REPUBLIKA.CO.ID, JAKARTA -- Pada akhir 2016 silam, Biro Investigasi Federal (FBI) Amerika Serikat (AS) melansir data terkait kasus kejahatan kebencian yang terjadi di sepanjang 2015. Secara keseluruhan, ada kenaikan enam persen tingkat kejahatan berdasarkan kebencian terhadap ras, etnis, dan agama tertentu pada 2015 dibandingkan 2014. Total ada 5.818 kasus kejahatan kebencian yang terjadi selama 2015. Angka ini meningkat enam persen dibandingkan tahun sebelumnya.
Bentuk-bentuk kejahatan kebencian tersebut antara lain penyerangan, ancaman bom, ancaman, dan perusakan properti milik seseorang atau kelompok minoritas. Namun, dari data tersebut, angka yang paling meningkat adalah kasus kejahatan kebencian yang menimpa masyarakat Muslim di AS. Setidaknya ada 257 laporan kasus kejahatan kebencian terhadap Muslim, angka ini melonjak 64 persen dibandingkan 2014.
Angka ini juga menjadi angka tertinggi pascaserangan teroris 9/11 pada 2001 silam. Pada saat itu, FBI mencatat ada 480 serangan terhadap masyarakat Muslim AS. Serangan tersebut bervariasi, dari vandalisme dan pembakaran masjid hingga ancaman ataupun kekerasan verbal terhadap Muslim AS.
''Kami harus bisa melakukan langkah yang lebih baik untuk bisa melacak dan mendapatkan laporan tentang kasus kejahatan berdasarkan kebencian ini. Hal ini untuk mengerti sepenuhnya apa yang terjadi pada masyarakat dan berusaha menghentikan kasus-kasus tersebut,'' kata Direktur FBI James B Conway usai melansir data tersebut seperti dikutip New York Times, November 2016.
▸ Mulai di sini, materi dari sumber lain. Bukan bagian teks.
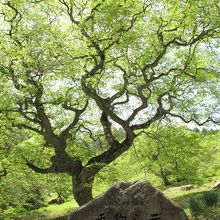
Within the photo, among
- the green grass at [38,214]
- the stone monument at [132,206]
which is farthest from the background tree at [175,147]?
the stone monument at [132,206]

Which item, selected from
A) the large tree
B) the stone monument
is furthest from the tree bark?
the stone monument

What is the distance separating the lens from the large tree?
16078mm

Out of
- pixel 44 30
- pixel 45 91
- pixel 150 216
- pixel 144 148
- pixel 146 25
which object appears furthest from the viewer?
pixel 144 148

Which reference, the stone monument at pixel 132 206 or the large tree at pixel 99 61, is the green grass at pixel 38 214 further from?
the stone monument at pixel 132 206

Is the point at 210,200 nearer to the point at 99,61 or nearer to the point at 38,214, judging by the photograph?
the point at 99,61

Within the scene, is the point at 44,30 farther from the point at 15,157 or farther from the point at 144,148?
the point at 144,148

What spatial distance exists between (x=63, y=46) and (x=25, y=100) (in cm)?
306

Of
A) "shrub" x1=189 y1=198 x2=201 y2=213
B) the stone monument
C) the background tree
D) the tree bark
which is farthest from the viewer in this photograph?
the background tree

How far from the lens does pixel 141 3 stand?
17172mm

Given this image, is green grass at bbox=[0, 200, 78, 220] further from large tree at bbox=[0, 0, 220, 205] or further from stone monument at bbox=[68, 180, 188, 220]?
→ stone monument at bbox=[68, 180, 188, 220]

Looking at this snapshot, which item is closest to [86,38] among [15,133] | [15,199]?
[15,133]

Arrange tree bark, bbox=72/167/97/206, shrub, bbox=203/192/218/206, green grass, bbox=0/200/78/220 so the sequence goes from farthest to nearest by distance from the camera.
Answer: green grass, bbox=0/200/78/220, tree bark, bbox=72/167/97/206, shrub, bbox=203/192/218/206

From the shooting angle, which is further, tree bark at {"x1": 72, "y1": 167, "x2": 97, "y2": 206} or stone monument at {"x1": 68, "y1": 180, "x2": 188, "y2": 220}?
tree bark at {"x1": 72, "y1": 167, "x2": 97, "y2": 206}

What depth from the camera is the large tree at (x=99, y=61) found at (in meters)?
16.1
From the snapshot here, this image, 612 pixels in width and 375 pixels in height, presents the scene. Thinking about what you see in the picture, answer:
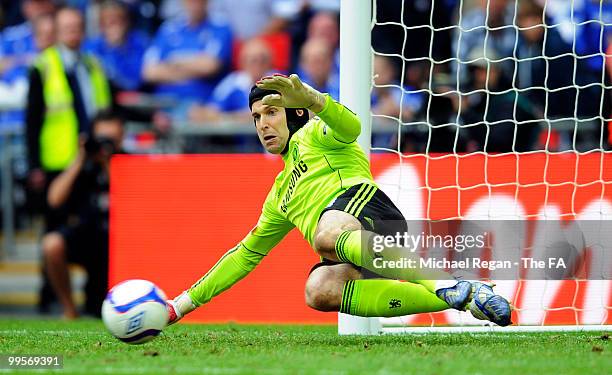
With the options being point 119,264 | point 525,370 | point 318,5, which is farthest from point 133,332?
point 318,5

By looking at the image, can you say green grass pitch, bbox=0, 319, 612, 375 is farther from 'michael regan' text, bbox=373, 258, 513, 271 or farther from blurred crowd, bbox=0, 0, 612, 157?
blurred crowd, bbox=0, 0, 612, 157

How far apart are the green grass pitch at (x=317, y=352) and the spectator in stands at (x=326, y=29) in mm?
5557

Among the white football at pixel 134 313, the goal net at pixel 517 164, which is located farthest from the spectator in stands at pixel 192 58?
the white football at pixel 134 313

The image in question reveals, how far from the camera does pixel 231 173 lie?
9086mm

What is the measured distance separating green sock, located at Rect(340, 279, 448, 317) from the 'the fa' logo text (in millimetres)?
1129

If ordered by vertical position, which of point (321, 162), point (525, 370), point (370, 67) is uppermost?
point (370, 67)

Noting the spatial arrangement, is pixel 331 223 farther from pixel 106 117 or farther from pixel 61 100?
pixel 61 100

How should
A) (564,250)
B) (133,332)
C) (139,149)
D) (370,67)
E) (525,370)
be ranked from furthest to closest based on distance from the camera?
(139,149)
(564,250)
(370,67)
(133,332)
(525,370)

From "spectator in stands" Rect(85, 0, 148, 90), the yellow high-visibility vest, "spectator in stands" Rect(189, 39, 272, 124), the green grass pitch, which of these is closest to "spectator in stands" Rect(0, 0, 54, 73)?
"spectator in stands" Rect(85, 0, 148, 90)

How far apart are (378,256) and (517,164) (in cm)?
281

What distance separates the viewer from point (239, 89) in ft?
40.8

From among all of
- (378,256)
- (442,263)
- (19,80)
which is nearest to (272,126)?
(378,256)

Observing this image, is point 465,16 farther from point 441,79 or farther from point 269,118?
point 269,118

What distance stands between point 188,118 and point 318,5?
204cm
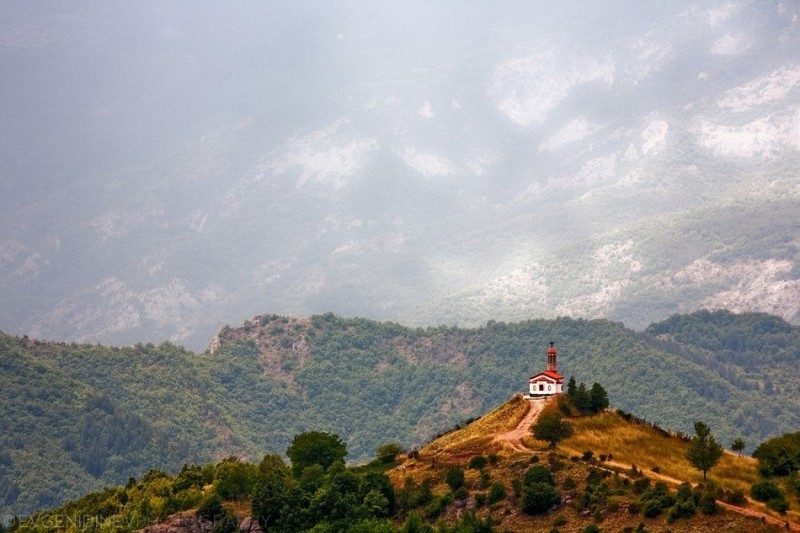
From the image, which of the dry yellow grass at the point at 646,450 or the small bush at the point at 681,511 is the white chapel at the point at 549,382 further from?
the small bush at the point at 681,511

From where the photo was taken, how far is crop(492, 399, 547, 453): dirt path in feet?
480

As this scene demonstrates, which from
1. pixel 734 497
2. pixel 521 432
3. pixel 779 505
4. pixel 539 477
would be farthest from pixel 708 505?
pixel 521 432

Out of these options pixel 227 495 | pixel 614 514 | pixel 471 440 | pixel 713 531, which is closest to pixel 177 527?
pixel 227 495

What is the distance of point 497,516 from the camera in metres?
132

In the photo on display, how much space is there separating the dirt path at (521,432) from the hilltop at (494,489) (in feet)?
0.50

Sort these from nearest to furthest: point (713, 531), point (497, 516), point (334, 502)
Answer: point (713, 531), point (497, 516), point (334, 502)

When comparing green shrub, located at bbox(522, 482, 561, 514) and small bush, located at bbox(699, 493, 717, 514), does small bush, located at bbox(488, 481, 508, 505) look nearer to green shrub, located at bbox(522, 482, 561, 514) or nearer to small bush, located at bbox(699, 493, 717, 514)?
green shrub, located at bbox(522, 482, 561, 514)

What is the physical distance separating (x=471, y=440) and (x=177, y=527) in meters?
30.2

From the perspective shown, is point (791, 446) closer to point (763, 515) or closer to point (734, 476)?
point (734, 476)

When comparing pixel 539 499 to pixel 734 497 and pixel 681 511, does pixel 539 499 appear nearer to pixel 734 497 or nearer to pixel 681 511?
pixel 681 511

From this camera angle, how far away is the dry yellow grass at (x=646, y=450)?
135375 mm

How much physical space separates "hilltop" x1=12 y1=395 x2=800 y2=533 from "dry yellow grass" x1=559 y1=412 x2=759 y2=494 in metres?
0.17

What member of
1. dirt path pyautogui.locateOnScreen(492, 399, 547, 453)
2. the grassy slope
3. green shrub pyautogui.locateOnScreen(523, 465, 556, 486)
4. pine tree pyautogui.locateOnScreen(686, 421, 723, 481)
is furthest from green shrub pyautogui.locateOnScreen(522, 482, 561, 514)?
dirt path pyautogui.locateOnScreen(492, 399, 547, 453)

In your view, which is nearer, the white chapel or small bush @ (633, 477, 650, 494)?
small bush @ (633, 477, 650, 494)
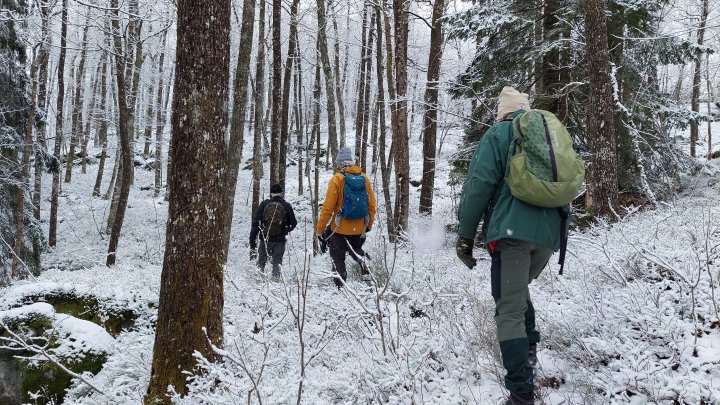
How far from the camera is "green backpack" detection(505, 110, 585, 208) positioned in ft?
8.38

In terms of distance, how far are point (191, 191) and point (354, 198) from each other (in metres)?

Peneliti di Universitas San Bernardino, Kalifornia, Brian Levin, memiliki penilaian tersendiri terkait meningkatnya serangan kejahatan kebencian terhadap Muslim AS tersebut. Menurut dia, hal ini tidak terlepas dari retorika-retorika politik yang dikeluarkan kandidat presiden AS dari Partai Republik, Donald Trump.